» **Challenge 1**:
Answer these questions using the energy market update:
(a) At what price did NYMEX prompt month gas close for May 2026?
(b) By what percentage has the 2027 strip fallen over the past six months?
(c) Which factors does the update name as reasons power traders have held out?
» **Challenge 2**: Return every line of the records that contains the word "Looking".

» **Extract provided**:

Weekly Natural Gas Inventories

Source: EIA, Veolia

 

Energy Market Update

  • NYMEX prompt month gas continues to look soft with the May 2026 close of $2.56 /MMBtu, a sharp decline from February’s settlement of $7.46 /MMBtu. The decline in the cost of gas is not just a near term phenomenon; the 2027 strip is down 8% over the past six months while the 2028 strip has remained relatively flat over the same time period. Most contracts in this horizon are now trading at multi-year lows. 
  • Power markets have been far more stubborn and are reluctant to follow gas down. A combination of factors such as drought, tighter reserve margins, and even the conflict in Iran have given traders reasons to hold out. 
  • Thus, a tale of two citygates has emerged as the US energy market looks very different from the eyes of gas buyers and power buyers (see chart below). While it remains true that regional gas and power are still largely correlated, the conventional wisdom that “as goes gas, so goes power” seems to be under challenge. Each region has its own list of causal factors as to why power prices remain higher, despite falling gas costs.

[Spatial reasoning records]
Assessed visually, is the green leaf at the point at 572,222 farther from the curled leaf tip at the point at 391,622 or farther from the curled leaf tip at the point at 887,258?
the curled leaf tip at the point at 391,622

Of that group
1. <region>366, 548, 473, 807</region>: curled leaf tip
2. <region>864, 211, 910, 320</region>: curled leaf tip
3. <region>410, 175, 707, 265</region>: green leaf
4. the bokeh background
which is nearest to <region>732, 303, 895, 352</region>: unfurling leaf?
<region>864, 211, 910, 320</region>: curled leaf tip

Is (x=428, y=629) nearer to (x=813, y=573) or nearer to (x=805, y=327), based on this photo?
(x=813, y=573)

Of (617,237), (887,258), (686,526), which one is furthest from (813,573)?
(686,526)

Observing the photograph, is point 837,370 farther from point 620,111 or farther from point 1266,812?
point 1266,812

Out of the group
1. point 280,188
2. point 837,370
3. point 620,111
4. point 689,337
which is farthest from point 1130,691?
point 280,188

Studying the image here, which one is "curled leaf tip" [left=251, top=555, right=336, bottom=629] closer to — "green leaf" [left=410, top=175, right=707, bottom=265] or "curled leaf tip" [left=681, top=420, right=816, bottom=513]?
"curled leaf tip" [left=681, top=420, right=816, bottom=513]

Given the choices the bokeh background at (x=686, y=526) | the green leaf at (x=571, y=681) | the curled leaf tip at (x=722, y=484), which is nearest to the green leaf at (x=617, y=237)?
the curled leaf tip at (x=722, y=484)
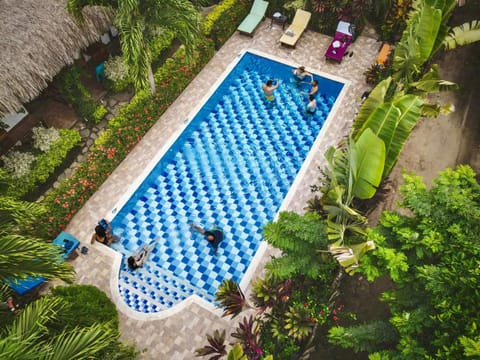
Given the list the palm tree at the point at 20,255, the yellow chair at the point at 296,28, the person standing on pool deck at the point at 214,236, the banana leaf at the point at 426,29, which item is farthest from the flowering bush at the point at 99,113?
the banana leaf at the point at 426,29

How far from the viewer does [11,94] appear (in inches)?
463

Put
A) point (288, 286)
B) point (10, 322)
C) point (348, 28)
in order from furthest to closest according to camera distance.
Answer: point (348, 28) → point (288, 286) → point (10, 322)

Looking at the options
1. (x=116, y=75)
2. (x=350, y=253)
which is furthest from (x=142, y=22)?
(x=350, y=253)

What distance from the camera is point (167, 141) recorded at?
46.5 ft

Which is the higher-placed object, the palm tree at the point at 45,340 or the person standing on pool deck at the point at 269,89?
the person standing on pool deck at the point at 269,89

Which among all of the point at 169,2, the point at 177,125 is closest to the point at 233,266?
the point at 177,125

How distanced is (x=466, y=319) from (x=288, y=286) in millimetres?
4071

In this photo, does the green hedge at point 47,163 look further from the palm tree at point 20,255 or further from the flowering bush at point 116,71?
the palm tree at point 20,255

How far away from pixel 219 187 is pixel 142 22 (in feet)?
19.9

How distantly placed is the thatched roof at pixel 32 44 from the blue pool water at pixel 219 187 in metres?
4.78

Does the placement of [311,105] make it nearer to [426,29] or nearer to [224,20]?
[426,29]

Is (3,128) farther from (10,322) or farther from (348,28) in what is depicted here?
(348,28)

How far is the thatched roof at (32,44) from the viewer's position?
11.7 metres

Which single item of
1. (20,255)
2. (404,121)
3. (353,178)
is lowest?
(20,255)
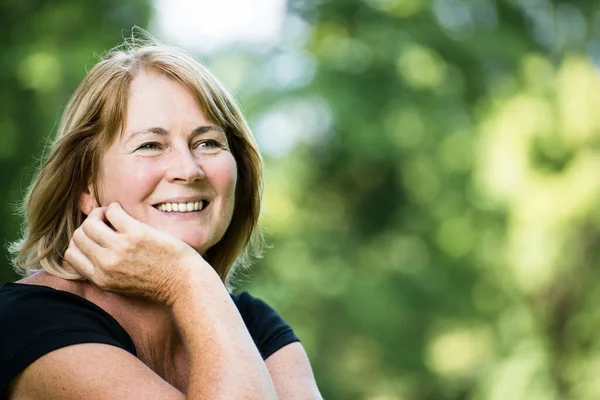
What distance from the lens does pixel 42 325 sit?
1.92 m

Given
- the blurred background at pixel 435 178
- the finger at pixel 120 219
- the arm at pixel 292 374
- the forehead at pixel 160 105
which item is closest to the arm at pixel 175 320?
the finger at pixel 120 219

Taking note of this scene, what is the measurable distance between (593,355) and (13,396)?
11016 mm

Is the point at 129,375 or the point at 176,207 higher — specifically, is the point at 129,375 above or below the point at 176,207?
below

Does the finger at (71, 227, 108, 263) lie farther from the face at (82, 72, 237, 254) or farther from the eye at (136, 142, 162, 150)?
the eye at (136, 142, 162, 150)

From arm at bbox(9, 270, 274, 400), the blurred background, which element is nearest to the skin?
arm at bbox(9, 270, 274, 400)

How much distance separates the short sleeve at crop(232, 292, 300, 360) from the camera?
8.23 feet

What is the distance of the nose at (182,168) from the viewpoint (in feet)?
7.18

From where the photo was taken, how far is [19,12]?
9852mm

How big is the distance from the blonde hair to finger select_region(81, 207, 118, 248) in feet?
0.45

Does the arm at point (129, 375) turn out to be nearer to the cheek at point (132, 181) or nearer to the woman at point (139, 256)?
the woman at point (139, 256)

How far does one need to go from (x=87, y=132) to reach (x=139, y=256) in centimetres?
42

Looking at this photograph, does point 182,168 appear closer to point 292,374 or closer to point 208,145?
point 208,145

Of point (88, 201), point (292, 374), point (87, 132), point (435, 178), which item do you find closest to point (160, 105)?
point (87, 132)

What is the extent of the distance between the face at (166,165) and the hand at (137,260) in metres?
0.10
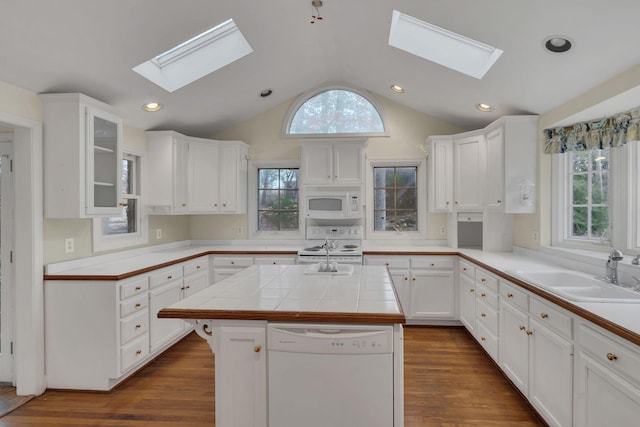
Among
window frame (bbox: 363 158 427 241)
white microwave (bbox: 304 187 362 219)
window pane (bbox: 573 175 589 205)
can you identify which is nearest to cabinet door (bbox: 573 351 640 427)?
window pane (bbox: 573 175 589 205)

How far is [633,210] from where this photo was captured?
8.11 feet

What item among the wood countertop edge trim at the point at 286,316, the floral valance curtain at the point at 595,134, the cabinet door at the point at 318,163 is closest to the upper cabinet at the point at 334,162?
the cabinet door at the point at 318,163

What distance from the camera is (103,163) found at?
2789 millimetres

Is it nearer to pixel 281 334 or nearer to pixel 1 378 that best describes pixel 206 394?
pixel 281 334

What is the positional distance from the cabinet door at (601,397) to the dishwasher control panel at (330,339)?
92 cm

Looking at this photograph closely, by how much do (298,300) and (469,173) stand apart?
2945 millimetres

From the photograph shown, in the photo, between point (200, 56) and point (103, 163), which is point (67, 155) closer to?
point (103, 163)

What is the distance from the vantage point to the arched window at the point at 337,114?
4512 millimetres

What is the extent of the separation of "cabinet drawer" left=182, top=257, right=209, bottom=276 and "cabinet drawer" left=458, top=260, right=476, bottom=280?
2857 millimetres

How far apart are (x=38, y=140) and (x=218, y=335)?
6.88 feet

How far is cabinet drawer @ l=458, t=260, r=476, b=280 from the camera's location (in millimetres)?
3365

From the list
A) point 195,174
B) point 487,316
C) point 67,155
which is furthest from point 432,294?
point 67,155

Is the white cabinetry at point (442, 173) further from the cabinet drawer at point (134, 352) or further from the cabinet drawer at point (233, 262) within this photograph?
the cabinet drawer at point (134, 352)

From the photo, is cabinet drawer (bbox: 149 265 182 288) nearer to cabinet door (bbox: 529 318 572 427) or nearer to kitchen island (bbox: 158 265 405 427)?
kitchen island (bbox: 158 265 405 427)
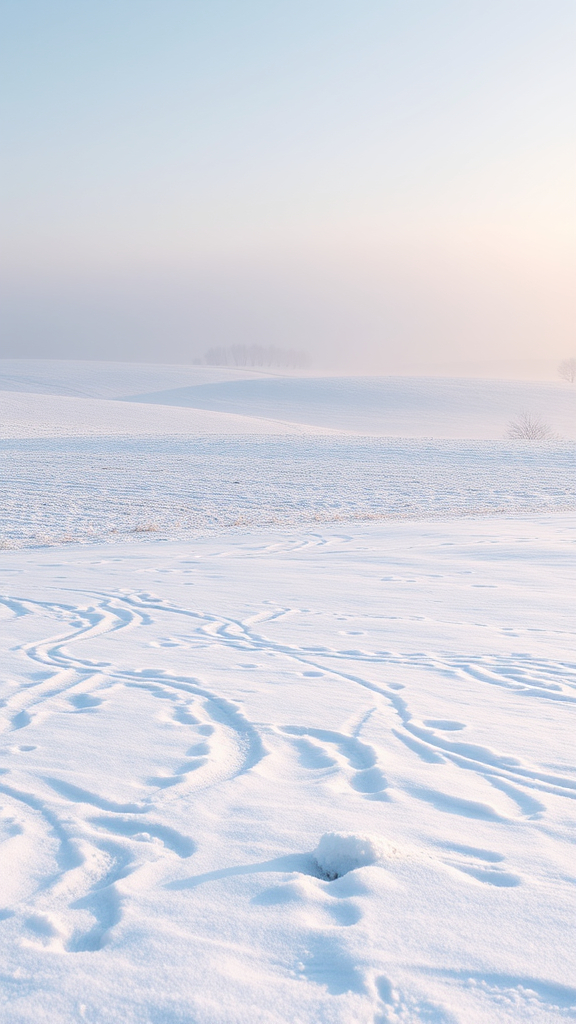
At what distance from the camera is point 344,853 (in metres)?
2.66

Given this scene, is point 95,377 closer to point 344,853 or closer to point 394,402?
point 394,402

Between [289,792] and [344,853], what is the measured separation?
677 millimetres

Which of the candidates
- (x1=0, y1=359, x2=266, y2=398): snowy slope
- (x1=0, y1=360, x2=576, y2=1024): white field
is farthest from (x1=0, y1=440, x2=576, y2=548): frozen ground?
(x1=0, y1=359, x2=266, y2=398): snowy slope

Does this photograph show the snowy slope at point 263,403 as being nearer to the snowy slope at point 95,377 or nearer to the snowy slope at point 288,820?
the snowy slope at point 95,377

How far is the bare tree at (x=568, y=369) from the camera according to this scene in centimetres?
9819

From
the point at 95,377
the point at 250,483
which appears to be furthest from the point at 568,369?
the point at 250,483

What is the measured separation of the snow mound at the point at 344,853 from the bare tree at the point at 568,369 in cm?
10324

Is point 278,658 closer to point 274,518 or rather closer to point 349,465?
point 274,518

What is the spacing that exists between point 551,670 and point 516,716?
40.9 inches

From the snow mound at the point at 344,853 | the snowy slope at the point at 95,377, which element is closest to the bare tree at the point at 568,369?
the snowy slope at the point at 95,377

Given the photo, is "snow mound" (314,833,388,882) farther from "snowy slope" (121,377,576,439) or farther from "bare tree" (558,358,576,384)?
"bare tree" (558,358,576,384)

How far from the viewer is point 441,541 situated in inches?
498

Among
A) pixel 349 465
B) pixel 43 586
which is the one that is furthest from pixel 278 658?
pixel 349 465

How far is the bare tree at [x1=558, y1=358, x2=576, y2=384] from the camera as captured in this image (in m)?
98.2
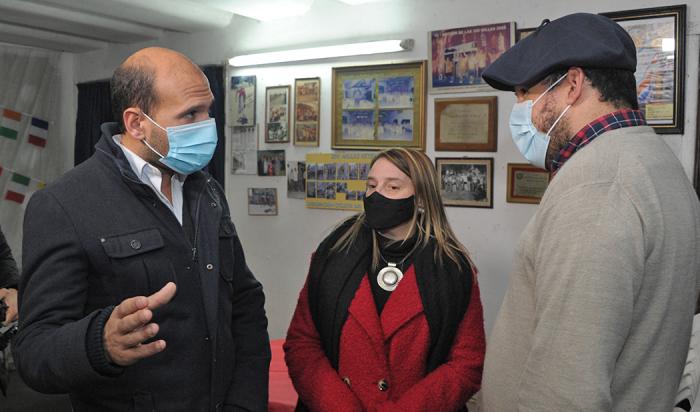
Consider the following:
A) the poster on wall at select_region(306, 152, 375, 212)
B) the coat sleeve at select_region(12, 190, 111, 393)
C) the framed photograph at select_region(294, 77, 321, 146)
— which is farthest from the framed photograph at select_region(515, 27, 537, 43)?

» **Full output 1**:
(a) $2.56 /MMBtu
(b) 8%
(c) Drought, tighter reserve margins, and the conflict in Iran

» **Full output 2**:
Looking at the options
Looking at this photograph, does point 182,168 appear closer to point 292,374 or closer to point 208,145?
Looking at this photograph closely, by how much do (298,300) and (469,173) stand apart?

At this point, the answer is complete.